Problems with Strings
I am accessing IRIS databases with JDBC (or ODBC) using Python. I want to fetch the data into a pandas dataframe to manipulate the data and create charts from it. I ran into a problem with string handling while using JDBC. This post is to help if anyone else has the same issues. Or, if there is an easier way to solve this, let me know in the comments!
I am using OSX, so I am unsure how unique my problem is. I am using Jupyter Notebooks, although the code would generally be the same if you used any other Python program or framework.
The JDBC problem
When I fetch data from the database the column descriptions and any string data are returned as data type java.lang.String
. If you print
string data data it will look like: "(p,a,i,n,i,n,t,h,e,r,e,a,r)"
instead of the expected "painintherear"
.
This is probably because character strings of data type java.lang.String
are coming through as an iterable or array when fetched using JDBC. This can happen if the Python-Java bridge you're using (e.g., JayDeBeApi, JDBC) is not automatically converting java.lang.String
to a Python str
in a single step.
Python's str
string representation, in contrast, has the whole string as a single unit. When Python retrieves a normal str
(e.g. via ODBC), it doesn't split into individual characters.
The JDBC Solution
To fix this issue, you must ensure that the java.lang.String
is correctly converted into Python's str
type. You can explicitly handle this conversion when processing the fetched data so it is not interpreted as an iterable or list of characters.

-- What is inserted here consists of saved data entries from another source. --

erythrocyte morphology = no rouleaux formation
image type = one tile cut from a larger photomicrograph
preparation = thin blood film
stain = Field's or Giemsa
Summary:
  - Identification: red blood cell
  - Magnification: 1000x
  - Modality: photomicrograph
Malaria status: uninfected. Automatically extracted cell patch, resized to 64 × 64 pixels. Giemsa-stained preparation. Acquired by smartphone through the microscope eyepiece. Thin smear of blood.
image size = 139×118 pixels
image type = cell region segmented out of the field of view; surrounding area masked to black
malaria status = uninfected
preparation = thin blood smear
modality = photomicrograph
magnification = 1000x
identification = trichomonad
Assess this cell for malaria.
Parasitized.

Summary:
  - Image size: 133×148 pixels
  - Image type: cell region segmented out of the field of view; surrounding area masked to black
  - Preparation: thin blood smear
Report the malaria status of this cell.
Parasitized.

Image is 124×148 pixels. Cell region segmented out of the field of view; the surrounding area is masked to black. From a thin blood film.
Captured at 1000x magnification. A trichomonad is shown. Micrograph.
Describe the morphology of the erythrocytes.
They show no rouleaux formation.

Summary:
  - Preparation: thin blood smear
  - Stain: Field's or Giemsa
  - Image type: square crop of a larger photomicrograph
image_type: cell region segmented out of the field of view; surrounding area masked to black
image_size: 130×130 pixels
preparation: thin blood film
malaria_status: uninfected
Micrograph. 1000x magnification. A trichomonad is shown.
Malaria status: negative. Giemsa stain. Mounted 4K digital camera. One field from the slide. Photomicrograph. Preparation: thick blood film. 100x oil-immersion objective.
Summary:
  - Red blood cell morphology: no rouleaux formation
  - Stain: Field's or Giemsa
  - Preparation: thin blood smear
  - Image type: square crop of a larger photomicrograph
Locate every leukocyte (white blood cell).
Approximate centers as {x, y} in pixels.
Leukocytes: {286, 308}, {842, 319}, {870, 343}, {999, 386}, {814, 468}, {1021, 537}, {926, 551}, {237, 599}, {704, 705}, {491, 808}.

There are many ways to do this string manipulation; this is what I did.
import pandas as pd
import pyodbc
import jaydebeapi
import jpype
def my_function(jdbc_used)
# Some other code to create the connection goes here
cursor.execute(query_string)
if jdbc_used:
# Fetch the results, convert java.lang.String in the data to Python str
# (java.lang.String is returned "(p,a,i,n,i,n,t,h,e,r,e,a,r)" Convert to str type "painintherear"
results = []
for row in cursor.fetchall():
converted_row = [str(item) if isinstance(item, jpype.java.lang.String) else item for item in row]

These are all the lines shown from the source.